-- begin Given text --

Using the linear model given above, compute the conditional distribution $y$ given $x$, $P(y \mid x)$, as a function of $w$. Answer the following questions and __fill in the code below__.
- __What family of distribution is the conditional probability?__
- __What are its mean and variance?__

In [None]:
def conditional(y, x, w):
    # TODO: Evaluate the conditional probability of y given x at some w.
    ### start 1 ##
    
    ### end 1 ###

### Maximum likelihood (ML)

We want to find the best weight $w$ that estimates the true unknown $w^*$. Given $n$ data samples $\{(x_1, y_1),\dots,(x_n, y_n)\}$, we can compute the likelihood function:

$$\text{Likelihood}(w) := p(y_1,\dots,y_n \mid x_1,\dots,x_n) = \Pi_{i=1}^n ~p(y_i \mid x_i)$$

ML solution is the weight $w$ that, as the name suggests, maximizes the likelihood of the observed data. Run the following code to plot the likelihood and the log likelihood functions. Likelihood tends to get very small very quickly so often we compute the log conditionals and sum them instead.

$$\text{Log-Likelihood}(w) := \log p(y_1,\dots,y_n \mid x_1,\dots,x_n) = \sum_{i=1}^n ~ \log p(y_i \mid x_i)$$

In [None]:
N = 200
W = np.linspace(-5, 5, N)

def compute_likelihood_1d(X, y, W, n):
    likelihood = np.zeros(N)
    for i in range(N):
        likelihood[i] = conditional(y[:n], X[:n], np.array([W[i]])).prod()
    return likelihood

def plot_likelihood_1d(n):
    likelihood = compute_likelihood_1d(X, y, W, n)
    plt.figure(figsize=(10, 5))
    
    w_ml = W[likelihood.argmax()]
    ml = likelihood.max()
    
    plt.subplot(121)
    plt.plot(W, likelihood, color='blue')
    plt.vlines(w_ml, 0, ml, color='black', linestyle='--', label=r'$w_{ML}$')
    plt.xlabel('w')
    plt.ylabel('Likelihood')
    plt.xticks(np.arange(-5, 5, 1))
    plt.legend()
    
    plt.subplot(122)
    plt.plot(W, np.log(likelihood), color='blue')
    plt.vlines(w_ml, np.log(likelihood).min(), np.log(ml), color='black', 
               linestyle='--', label=r'$w_{ML}$')
    plt.xlabel('w')
    plt.ylabel('Log Likelihood')
    plt.xticks(np.arange(-5, 5, 1))
    plt.legend()
    plt.show()
    
    print('ML solution: w_ml = %.8f' % w_ml)

interactive_plot = interactive(plot_likelihood_1d, n=(1, 100, 5))
output = interactive_plot.children[-1]
interactive_plot

__If your code is correct, with $n$ equal to 1, you should see a wide normal distribution with a peak density of around 0.4.__

Answer the following questions:
- __What is the ML solution? In other words, which value of $w$ maximizes the likelihood?__
- __What do you notice when $n$ increases/decreases?__ (also see the y axis)
- __Why the shape of the log likelihood curve does not seem to change with $n$?__

## (c) Linear Regression (Posterior)

-- end Given text --
-- begin Entries shown --

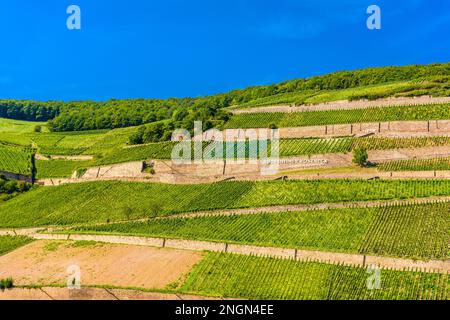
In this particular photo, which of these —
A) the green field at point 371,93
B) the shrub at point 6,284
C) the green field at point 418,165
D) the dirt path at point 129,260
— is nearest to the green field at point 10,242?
the dirt path at point 129,260

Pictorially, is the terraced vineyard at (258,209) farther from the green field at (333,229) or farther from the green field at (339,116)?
the green field at (339,116)

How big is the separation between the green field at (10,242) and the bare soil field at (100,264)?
101 centimetres

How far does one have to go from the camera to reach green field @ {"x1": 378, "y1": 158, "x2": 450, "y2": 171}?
51625 millimetres

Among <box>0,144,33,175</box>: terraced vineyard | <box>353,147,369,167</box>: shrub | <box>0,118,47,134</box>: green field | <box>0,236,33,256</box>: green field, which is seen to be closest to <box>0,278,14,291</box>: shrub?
<box>0,236,33,256</box>: green field

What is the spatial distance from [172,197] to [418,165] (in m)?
23.0

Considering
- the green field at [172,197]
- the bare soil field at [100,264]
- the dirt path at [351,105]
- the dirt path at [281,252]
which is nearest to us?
the dirt path at [281,252]

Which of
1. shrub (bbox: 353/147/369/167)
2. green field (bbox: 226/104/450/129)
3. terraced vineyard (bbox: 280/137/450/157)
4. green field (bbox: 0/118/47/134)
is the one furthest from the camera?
green field (bbox: 0/118/47/134)

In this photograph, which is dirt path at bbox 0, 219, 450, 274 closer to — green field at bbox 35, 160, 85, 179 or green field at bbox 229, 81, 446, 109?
green field at bbox 35, 160, 85, 179

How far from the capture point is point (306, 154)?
59.9 meters

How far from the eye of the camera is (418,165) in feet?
175

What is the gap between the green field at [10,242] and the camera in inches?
1984

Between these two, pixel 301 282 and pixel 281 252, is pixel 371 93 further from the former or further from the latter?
pixel 301 282

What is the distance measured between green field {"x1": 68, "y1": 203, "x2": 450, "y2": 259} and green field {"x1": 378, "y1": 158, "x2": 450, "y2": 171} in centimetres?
777

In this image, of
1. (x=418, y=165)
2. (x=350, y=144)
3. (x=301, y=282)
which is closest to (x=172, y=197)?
(x=350, y=144)
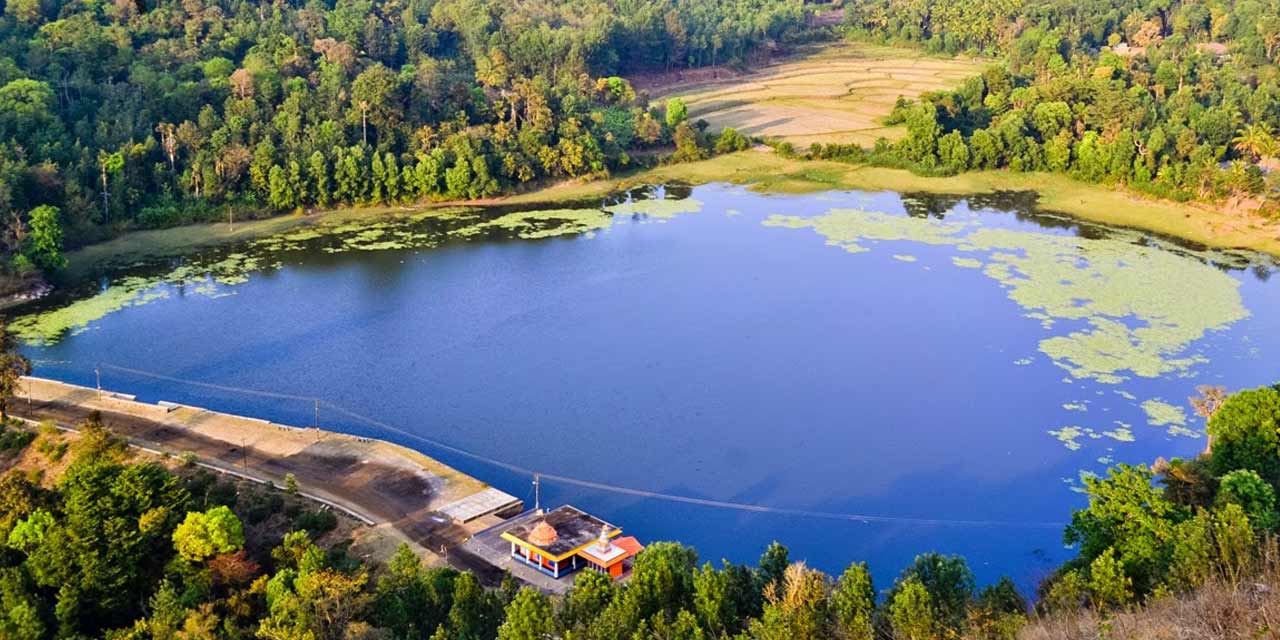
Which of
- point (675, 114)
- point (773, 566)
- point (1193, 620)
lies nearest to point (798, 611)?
point (773, 566)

-- end Entries shown --

▶ _What is needed_: In the maximum likelihood text, update the part that begins with the words "w_ml = W[likelihood.argmax()]" and ends with "plt.plot(W, np.log(likelihood), color='blue')", replacing "blue" with "red", and write that part out again.

▶ _Full solution_:
w_ml = W[likelihood.argmax()]
    ml = likelihood.max()
    
    plt.subplot(121)
    plt.plot(W, likelihood, color='red')
    plt.vlines(w_ml, 0, ml, color='black', linestyle='--', label=r'$w_{ML}$')
    plt.xlabel('w')
    plt.ylabel('Likelihood')
    plt.xticks(np.arange(-5, 5, 1))
    plt.legend()
    
    plt.subplot(122)
    plt.plot(W, np.log(likelihood), color='red')